There was a report of a seal stranding in the 1870s. But the other three have occurred within the last five years. Walker said one explanation is that "gyres and eddies" spin off the Gulf Stream to the west of the island, taking the seals with them. "They're out at sea, looking for a place to rest," and come ashore on the island's beaches, he said.

When Walker and his team responded, they found what looked like a small juvenile, with a noose of commercial monofilament netting wrapped tightly around his neck.
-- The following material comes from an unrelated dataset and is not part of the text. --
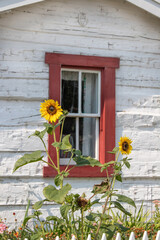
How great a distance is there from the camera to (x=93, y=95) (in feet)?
20.5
"It had cut into his flesh, 270 degrees around his neck, and he had an open wound all the way around," Walker recalled. "The only place that was not constricted was his airway, so he was able to breathe. But if he had continued to grow, it would have strangled him completely."

Lost and abandoned fishing gear causes similar problems for many species, from whales to turtles, Walker said.

Walker and his staff weighed the seal at 60 pounds, cut the net free and nursed his wounds. But they lacked the manpower or the facilities for the lengthy rehabilitation needed for eventual release.